The Innu Council of Pessamit will send a letter to the Government of Quebec to force them to protect the woodland caribou because they pretend that Quebec does not protect these animals sufficiently.

Representatives of various First Nations criticize the commission for consultations on the means of limiting the economic impact for the protection of this species.

The Innu were going to send to the government to announce to them Wednesday a formal notice for the purpose of pushing the government to act to avoid the disappearance of the cervids which are threatened.

If Quebec refuses to protect the habitat of the species, the Innu Council of Pessamit promises that it “will go to court to defend its rights and the government must respect its obligations towards the First Nation”.

“The caribou thus represents a vital component of the Innu culture, and its decline represents a cultural loss with inestimable consequences”, says Bryan Mark, the Chief Bearer of the Innu Nation.

Mr. Vollant made an announcement after attending a special session of the Independence Commission on woodland caribou that he studied two scenarios by the Commission which was “catastrophic”.The caribou for the Innu say that it is a protection of the forest massifs.

Finally, surrounded by logging, a herd of caribou in Pipmuacan, Côte-Nord and Saguenay–Lac-Saint-Jean, risks being the next to disappear.

To save the caribou, the Innu Council of Pessamit wants to protect the last forest “caribou” massifs to finally preserve the cuts in the forest industry.

It’s important to understand that Gaspesie and Charlevoix caribou are on the brink of extinction.

The mountain caribou of Gaspesie, which is the last population of this species living south of St. Lawrence, which is nearly 32 to 36 animals, was published Thursday by the (MFFP) which is the Ministry of Forests, Wildlife and Parks.  In 2019, they assessed an average of 40 animals of this species and in 2017 nearly 70 animals.  It is a shadow to see very well that this species decreases and wants to act as quickly as possible. 

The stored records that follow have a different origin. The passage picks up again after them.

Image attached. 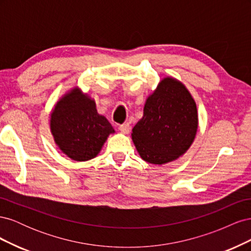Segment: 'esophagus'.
I'll return each mask as SVG.
<instances>
[{
  "label": "esophagus",
  "mask_w": 251,
  "mask_h": 251,
  "mask_svg": "<svg viewBox=\"0 0 251 251\" xmlns=\"http://www.w3.org/2000/svg\"><path fill=\"white\" fill-rule=\"evenodd\" d=\"M118 128L120 130V132H123L124 134H127L128 132H130V130H131V126H130V125H128L127 123H126V124L120 125Z\"/></svg>",
  "instance_id": "1"
}]
</instances>
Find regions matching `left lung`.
<instances>
[{"label":"left lung","mask_w":251,"mask_h":251,"mask_svg":"<svg viewBox=\"0 0 251 251\" xmlns=\"http://www.w3.org/2000/svg\"><path fill=\"white\" fill-rule=\"evenodd\" d=\"M197 128L198 114L192 95L181 82L166 77L147 100L132 139L144 161L163 164L185 153Z\"/></svg>","instance_id":"8db88e82"}]
</instances>
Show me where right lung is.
Returning <instances> with one entry per match:
<instances>
[{"label": "right lung", "mask_w": 251, "mask_h": 251, "mask_svg": "<svg viewBox=\"0 0 251 251\" xmlns=\"http://www.w3.org/2000/svg\"><path fill=\"white\" fill-rule=\"evenodd\" d=\"M50 126L59 149L75 161L94 158L114 133L107 118L97 113L94 100L78 89H73L56 103Z\"/></svg>", "instance_id": "obj_1"}]
</instances>
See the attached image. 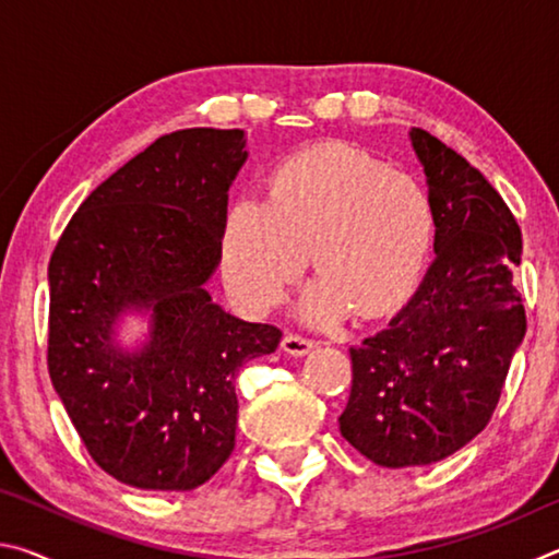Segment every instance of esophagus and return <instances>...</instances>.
<instances>
[{
  "label": "esophagus",
  "instance_id": "1",
  "mask_svg": "<svg viewBox=\"0 0 559 559\" xmlns=\"http://www.w3.org/2000/svg\"><path fill=\"white\" fill-rule=\"evenodd\" d=\"M281 347H283V353L296 355V357H302V355H308L310 349L316 347V343H313V340L302 337V335H293V333H288L286 337L281 340Z\"/></svg>",
  "mask_w": 559,
  "mask_h": 559
}]
</instances>
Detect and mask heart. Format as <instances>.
<instances>
[{"mask_svg": "<svg viewBox=\"0 0 559 559\" xmlns=\"http://www.w3.org/2000/svg\"><path fill=\"white\" fill-rule=\"evenodd\" d=\"M431 239V202L412 177L357 150L316 147L278 169L271 197H236L222 234V278L243 313L261 316L286 298L316 246L320 273L298 316L330 328L355 308L377 316L402 306Z\"/></svg>", "mask_w": 559, "mask_h": 559, "instance_id": "b5f03b06", "label": "heart"}]
</instances>
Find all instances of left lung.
Segmentation results:
<instances>
[{
    "instance_id": "1",
    "label": "left lung",
    "mask_w": 559,
    "mask_h": 559,
    "mask_svg": "<svg viewBox=\"0 0 559 559\" xmlns=\"http://www.w3.org/2000/svg\"><path fill=\"white\" fill-rule=\"evenodd\" d=\"M409 140L427 175L437 259L390 328L349 347L353 390L337 419L384 468L429 466L478 437L525 337L515 216L439 138L412 128Z\"/></svg>"
}]
</instances>
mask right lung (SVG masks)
<instances>
[{
    "instance_id": "1",
    "label": "right lung",
    "mask_w": 559,
    "mask_h": 559,
    "mask_svg": "<svg viewBox=\"0 0 559 559\" xmlns=\"http://www.w3.org/2000/svg\"><path fill=\"white\" fill-rule=\"evenodd\" d=\"M246 132L187 128L98 185L49 263V374L98 466L143 490H192L231 456L234 382L281 330L214 302L229 187ZM126 314L148 335L122 348Z\"/></svg>"
}]
</instances>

However, the Innu communities of Essipit, on the North Shore, and Mashteuiatsh, in Lac-Saint-Jean, want to have legal recourse to go to the Superior Court to denounce Quebec, which did not consult them during their development of any protection plans for woodland caribou and their natural habitat.

However, according to the Innu Council of Pessamit, the Innu Council Takuaikan Uashat mak Mani-Utenam (ITUM) and the Assembly of First Nations Quebec-Labrador, set up an independent commission on woodland caribou this deer species at the end of 2021 to have a way for the government to buy time and better protect the last forest habitats that are essential to the survival of deer.

Protected areas for the habitat of caribou for their survival, the Innu Council of Pipmuacan proposed an area of ​​2761 square kilometres of caribou territory near 150 km northeast of the city of Saguenay. 

“Every minute that passes, a tree is felled, and that endangers the caribou,” summarized Jérôme Bacon-St-Onge, vice-chief of the Council.